A thermal environmental analysis method for data centers

https://doi.org/10.1016/j.ijheatmasstransfer.2013.03.037Get rights and content

Abstract

The rapidly growing of data center energy consumption rates are contributing to concern about energy conservation. Reasonable airflow organization is an effective way to reduce the cooling system energy consumption and to upgrade the energy utilization efficiency. Comprehensive and accurate analyses are important for airflow organization optimization. This paper presents the entransy dissipation analysis method to analyze the influences of hot and cold air mixing and cooling air distributions on data center heat transfer process. The thermal resistance based on entransy dissipation is used to define three indexes to evaluate hot and cold air mixing, cooling air distributions and the integrated heat transfer performance. A sample data center is studied with the analytical results showing that the smaller the entransy-dissipation-based thermal resistance is, the lower the average heat source temperature will be. Thus, the minimum thermal resistance principle is applicable to the analysis and optimization of data center heat transfer process. The three indexes can be used to guide the improvement and optimization of airflow organization.

Introduction

The 21st century is the era of networks and information. With the huge increment of data processing demands, data center energy consumption has dramatically increased in recent years. A statistical report from Lawrence Berkeley National Laboratory in 2007 showed that the US data center energy consumption had a high growth rate of 15% per year and global data center energy consumption doubled every 5 years [1]. With the rapid growth of data center energy consumption and continuously increasing energy costs, energy conservation in data centers is more and more concerned by governments, companies and academia. Data centers consume energy in the IT equipment, cooling systems, UPS and other systems. The data center cooling systems always account for a high proportion of the total energy consumption. Research has indicated that the cooling system energy consumption usually accounts for more than 30–50% of the total energy consumption [2], [3]. Therefore, the cooling system energy conservation plays an important role in high-efficiency energy utilization and energy conservation in data centers.

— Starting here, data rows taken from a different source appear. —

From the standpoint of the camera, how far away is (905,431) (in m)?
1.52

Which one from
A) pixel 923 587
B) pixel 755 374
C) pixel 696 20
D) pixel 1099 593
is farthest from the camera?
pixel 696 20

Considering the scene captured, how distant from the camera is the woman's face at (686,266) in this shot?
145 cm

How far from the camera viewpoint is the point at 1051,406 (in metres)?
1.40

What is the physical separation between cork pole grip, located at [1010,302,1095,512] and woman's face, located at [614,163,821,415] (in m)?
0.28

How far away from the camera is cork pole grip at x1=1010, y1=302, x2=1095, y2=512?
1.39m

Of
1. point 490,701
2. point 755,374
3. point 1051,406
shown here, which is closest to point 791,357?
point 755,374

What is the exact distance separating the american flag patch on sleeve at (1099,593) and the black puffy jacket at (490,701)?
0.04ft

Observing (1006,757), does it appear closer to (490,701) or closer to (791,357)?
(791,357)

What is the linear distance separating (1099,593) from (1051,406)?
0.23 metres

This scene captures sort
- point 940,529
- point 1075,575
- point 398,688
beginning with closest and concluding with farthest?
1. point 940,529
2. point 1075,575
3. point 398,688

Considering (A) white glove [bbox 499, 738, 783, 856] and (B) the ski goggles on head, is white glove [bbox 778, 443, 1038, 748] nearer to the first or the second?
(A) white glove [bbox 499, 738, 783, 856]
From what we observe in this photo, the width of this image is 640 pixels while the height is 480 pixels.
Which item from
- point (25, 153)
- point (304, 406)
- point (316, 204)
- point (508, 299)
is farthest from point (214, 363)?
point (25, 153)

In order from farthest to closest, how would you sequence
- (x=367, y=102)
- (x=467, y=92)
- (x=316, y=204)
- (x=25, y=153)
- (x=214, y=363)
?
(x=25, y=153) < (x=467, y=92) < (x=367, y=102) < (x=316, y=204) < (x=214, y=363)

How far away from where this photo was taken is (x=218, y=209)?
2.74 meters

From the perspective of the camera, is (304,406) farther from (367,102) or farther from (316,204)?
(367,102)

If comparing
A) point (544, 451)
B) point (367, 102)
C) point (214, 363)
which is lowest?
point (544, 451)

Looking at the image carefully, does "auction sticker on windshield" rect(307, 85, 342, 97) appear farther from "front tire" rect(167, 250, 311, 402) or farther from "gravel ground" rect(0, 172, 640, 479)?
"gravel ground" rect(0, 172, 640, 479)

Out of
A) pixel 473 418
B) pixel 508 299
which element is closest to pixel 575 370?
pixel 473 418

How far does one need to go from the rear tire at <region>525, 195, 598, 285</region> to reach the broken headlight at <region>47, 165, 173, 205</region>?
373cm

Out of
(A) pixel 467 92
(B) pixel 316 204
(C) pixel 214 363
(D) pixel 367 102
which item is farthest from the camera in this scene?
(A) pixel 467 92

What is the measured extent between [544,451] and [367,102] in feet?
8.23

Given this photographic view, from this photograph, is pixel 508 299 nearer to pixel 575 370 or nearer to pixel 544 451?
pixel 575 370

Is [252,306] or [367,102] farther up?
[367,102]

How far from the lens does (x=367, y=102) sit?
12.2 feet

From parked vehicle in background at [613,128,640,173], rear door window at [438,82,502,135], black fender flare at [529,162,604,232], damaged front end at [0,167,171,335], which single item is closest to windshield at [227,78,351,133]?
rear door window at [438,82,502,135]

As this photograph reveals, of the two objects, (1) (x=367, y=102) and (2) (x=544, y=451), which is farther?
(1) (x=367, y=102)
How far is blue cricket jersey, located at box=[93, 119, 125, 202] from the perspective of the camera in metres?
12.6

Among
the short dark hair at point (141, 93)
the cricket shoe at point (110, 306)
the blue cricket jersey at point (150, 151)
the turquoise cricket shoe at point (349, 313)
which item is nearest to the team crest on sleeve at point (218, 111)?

Optimization of the data center airflow organization is one of the most effective ways to reduce the cooling system energy consumption. Previous studies have developed some ways to improve the airflow organization and equipment layout in data centers. For example, the raised-floor design is commonly used in large data centers with cold and hot aisles [4], [5], [6], [7], [8]. However, there are still inefficient data center airflow patterns. Fig. 1 shows a typical raised-floor data center. The cooling air is pumped into the plenum below the raised floor from the cooling system, flows into the cold aisle through perforated tiles, is heated in the racks, and finally flows back to the air conditioning. Air mixing and inefficient cooling air distributions often occur between racks in data centers [9], [10]. The three main types of air mixing phenomena are recirculation air mixing, bypass air mixing and negative pressure air mixing. Air mixing will reduce the cooling ability and poor cooling air distributions between racks will result in local hot spots. Therefore, a more comprehensive method is needed to evaluate the thermal environment and to optimize the airflow organization.

In recent years, there have been many studies of data center thermal environments with various analysis methods and evaluation indexes. Sharma et al. [11] defined a Supply Heat Index (SHI) and a Return Heat Index (RHI) based on the rack input and output air temperatures. The sum of SHI and RHI is equal to unity and both indexes can be used to measure the air recirculation in data centers. Larger SHI or smaller RHI corresponds to stronger recirculation air mixing and lower cooling efficiency. Herrlin [12] introduced the Rack Cooling Index (RCI), which is also named as the data center health index. RCI is divided into two types, RCIHI and RCILO, describing the overheating and overcooling of the data center equipments. A lager RCI indicates a better thermal environment. Herrlin [13] also proposed a Return Temperature Index (RTI) to measure the level of bypass airflow and recirculation airflow to evaluate the cooling air utilization. RTI above 100% suggests mainly air recirculation, while RTI below 100% suggests mainly air bypass. VanGilder and Shrivastava [14] introduced the dimensionless Capture Index (CI), which is a cooling performance metric at the equipment rack level. Tozer et al. [15] also discussed air mixing in data centers.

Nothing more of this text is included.